Social workers have a long history of direct work with children and young people and they retain a key role at the heart
of the Every Child Matters agenda. Most of the work they do is in the most complex childcare situations where engaging and
communicating with children is particularly demanding. `
Meanwhile their own education and training at qualifying and post-qualifying levels has undergone major reform in recent years. It might be expected, therefore, that the social work profession would already be at least adequately prepared for
the new policy expectations of improved practice in direct work with children.
Surprisingly this does not seem to be the case. Recent research found there was no guarantee that any student, on qualifying,
will have been taught about or assessed in communication skills with children and young people.(1) Survey evidence taken
from respondents on more than 40 per cent of qualifying programmes (largely in England) suggests that the learning of
skilled communication with children is marginalised in college-based teaching and not routinely assessed.

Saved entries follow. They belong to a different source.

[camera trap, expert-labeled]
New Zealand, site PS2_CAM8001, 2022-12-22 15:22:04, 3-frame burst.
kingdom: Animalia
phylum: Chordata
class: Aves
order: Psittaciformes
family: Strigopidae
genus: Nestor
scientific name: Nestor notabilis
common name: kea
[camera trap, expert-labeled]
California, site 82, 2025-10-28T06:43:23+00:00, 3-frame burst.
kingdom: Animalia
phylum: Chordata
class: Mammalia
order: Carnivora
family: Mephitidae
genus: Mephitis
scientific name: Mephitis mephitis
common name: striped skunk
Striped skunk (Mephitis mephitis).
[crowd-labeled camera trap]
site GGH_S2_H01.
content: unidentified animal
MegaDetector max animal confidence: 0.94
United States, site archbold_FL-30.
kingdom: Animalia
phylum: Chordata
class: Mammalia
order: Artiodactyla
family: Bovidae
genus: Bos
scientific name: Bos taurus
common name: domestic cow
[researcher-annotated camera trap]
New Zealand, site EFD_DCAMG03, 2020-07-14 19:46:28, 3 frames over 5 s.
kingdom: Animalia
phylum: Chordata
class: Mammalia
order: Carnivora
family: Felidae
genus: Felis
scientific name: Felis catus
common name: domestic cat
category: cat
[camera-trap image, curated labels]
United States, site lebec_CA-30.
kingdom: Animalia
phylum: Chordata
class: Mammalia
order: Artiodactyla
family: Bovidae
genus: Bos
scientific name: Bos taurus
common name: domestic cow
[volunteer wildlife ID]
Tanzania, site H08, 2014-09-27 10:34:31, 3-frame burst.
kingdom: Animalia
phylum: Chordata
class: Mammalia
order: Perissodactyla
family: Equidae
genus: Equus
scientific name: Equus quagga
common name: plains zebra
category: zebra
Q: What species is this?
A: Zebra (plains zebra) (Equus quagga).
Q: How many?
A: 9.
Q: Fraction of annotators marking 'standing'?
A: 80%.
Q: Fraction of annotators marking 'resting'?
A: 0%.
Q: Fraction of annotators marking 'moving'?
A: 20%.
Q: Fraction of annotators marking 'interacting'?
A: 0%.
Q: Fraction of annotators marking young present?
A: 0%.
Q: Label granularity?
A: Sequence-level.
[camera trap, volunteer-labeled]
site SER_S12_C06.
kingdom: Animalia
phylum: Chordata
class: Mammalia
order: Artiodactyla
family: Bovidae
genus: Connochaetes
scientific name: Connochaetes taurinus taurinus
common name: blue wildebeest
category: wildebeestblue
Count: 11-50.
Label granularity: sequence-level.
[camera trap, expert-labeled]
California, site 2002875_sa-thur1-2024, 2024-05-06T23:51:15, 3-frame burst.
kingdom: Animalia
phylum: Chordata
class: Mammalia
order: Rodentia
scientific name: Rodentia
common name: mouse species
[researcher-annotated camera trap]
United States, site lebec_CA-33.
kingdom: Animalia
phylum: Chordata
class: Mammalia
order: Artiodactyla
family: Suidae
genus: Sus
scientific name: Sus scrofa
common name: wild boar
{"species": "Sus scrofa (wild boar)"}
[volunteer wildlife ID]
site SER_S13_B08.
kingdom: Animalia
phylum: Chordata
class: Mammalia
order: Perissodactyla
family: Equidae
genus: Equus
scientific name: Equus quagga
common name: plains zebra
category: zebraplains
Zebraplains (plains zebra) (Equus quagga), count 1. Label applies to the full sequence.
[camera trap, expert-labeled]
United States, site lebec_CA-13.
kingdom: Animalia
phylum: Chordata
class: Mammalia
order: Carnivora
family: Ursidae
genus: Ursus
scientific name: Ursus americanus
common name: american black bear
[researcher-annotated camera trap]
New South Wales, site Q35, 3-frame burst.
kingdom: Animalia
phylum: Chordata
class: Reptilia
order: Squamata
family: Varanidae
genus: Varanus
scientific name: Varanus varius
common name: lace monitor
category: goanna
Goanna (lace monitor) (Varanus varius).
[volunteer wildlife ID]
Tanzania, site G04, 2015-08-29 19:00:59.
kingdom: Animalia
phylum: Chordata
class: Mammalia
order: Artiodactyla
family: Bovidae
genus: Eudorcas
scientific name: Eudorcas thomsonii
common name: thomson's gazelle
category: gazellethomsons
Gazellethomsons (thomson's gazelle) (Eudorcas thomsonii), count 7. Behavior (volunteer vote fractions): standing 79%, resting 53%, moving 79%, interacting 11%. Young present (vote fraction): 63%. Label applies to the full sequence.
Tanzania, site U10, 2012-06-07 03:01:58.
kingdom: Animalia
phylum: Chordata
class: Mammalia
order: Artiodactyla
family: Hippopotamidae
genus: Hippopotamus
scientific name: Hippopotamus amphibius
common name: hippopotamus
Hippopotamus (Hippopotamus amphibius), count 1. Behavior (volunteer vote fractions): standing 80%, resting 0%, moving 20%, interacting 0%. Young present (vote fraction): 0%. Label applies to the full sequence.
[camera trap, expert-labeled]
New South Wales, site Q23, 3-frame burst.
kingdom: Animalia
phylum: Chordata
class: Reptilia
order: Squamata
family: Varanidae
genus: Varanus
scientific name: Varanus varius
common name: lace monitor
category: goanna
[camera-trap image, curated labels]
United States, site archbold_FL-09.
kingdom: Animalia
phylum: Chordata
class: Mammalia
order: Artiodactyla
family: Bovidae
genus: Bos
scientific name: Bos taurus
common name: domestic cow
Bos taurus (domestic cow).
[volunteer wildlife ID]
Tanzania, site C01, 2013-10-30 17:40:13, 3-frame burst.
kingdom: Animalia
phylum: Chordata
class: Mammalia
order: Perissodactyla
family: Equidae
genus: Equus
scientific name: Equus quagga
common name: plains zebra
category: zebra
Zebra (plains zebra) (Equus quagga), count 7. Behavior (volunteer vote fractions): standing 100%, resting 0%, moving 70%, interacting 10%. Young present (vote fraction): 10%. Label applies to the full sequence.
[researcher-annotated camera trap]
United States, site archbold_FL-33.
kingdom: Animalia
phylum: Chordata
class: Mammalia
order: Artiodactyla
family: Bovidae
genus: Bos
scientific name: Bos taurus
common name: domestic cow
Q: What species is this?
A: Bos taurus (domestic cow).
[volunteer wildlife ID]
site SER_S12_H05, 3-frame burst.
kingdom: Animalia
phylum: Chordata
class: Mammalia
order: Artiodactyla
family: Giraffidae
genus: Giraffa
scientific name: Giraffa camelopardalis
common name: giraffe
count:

Despite the extension of practice-based learning to 200 days, and the requirement that students gain practice experience in
at least two settings and with two or more user groups, there is no actual obligation upon programmes to ensure students
work directly with children. Survey respondents reported that methods of practice assessment of capability and skill in communication with children and young people in their own right remained undeveloped. The involvement of children and young people themselves in teaching and assessment is very patchy.
These rather troubling findings can be explained in various ways. Certainly there are the perennial problems of a packed
curriculum, growing class sizes that reduce opportunities for effective skills teaching and perhaps variable interest and
expertise among academic tutors. Practice placement availability is notoriously unpredictable.
More significantly the General Social Care Council needs to rethink the level and focus of skill expected of social workers
on qualification. If students are to be prepared effectively for the highly specialist practice roles that now define social
work, both core generic and basic specialist skills must be taught concurrently at qualifying level. The present plan to
reserve specialist teaching for post-qualifying training leaves students ill-equipped for practice in children’s services on registration.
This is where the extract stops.